The site lies along the left bank of the Crna (Erigon) river where it empties into the Vardar (Axius) ca. 160 km N-NW of ThessaIonica. It occupied the juncture of two of the most important ancient routes in the Balkans: the corridor of the Vardar was the chief route between the middle Danubian regions and the Mediterranean, and a road from the Via Egnatia at Heraclea Lyncestis passed through Stobi and continued NE into Moesia. The cut for the modern highway from Athens to Belgrade and the railway for the Orient Express passes through the NE limits of the ancient city.

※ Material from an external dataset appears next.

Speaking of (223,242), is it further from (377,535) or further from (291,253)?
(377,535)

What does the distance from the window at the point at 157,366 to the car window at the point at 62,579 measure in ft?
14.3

Livy (39.53.16) referred to Stobi, and the town figured prominently in his account of the N campaigns of Philip V of Macedonia in the 2d c. B.C. Stobi became a municipium during the early Roman Empire and minted its own coins at least from the reign of Titus to that of Elagabulus (69-222). The city continued to flourish during the later empire and may even have become the capital of the province of Macedonia Salutaris in the late 4th c., and even later of Macedonia Secunda. Theodosius I resided briefly in the city and issued two edicts. Stobi was an especially flourishing community during the 5th c. when Johannes Stobaeus resided there and a number of palatial structures, public and private, were erected or remodeled and lavishly decorated. The grandeur of its Episcopal Basilica and related buildings, along with the presence of at least four other basilicas, indicates its importance as a wealthy ecclesiastical center.

The historian Malchus records that Stobi was sacked in 479 by the Gothic army of Theodoric. There is considerable evidence of rebuilding at the site, but the city seems never again to have recovered its former prosperity. It ceased to exist as an urban community before the end of the 6th century.

Most of the monuments revealed by excavations belong to the 4th-6th c. and lie on the S slope of the low ridge that projects into the angle of the two rivers. The fortified area of the town measures ca. 450 by 450 m and the line of the city wall, exposed in a few places, can be followed for most of its extent. Part of a Turkish pavement is preserved above the city wall near the center of its E line and leads to the ruins of a bridge across the Crna.

The N basilica (5th-6th c.) lies at the NE end of the lower excavated street and is distinguished by the presence of a small quatrefoil baptistery with a sunken cruciform piscina attached on its N side. The next building to the SW is a civil basilica and beyond that a large complex that included, in the 3d c., the residence of Polycharmus and the Jewish synagogue. A second synagogue with a mosaic floor and frescoed walls was superposed on the first and was followed in the next century by a Christian basilica at a still higher level. Mosaics with both animal and geometric motives are preserved in the adjoining residence to the SW and a small bath lies to the E. Structures dating to the 2d c. B.C. lie below the civil basilica and the synagogue where a hoard of some 500 silver Roman denarii was found in 1971.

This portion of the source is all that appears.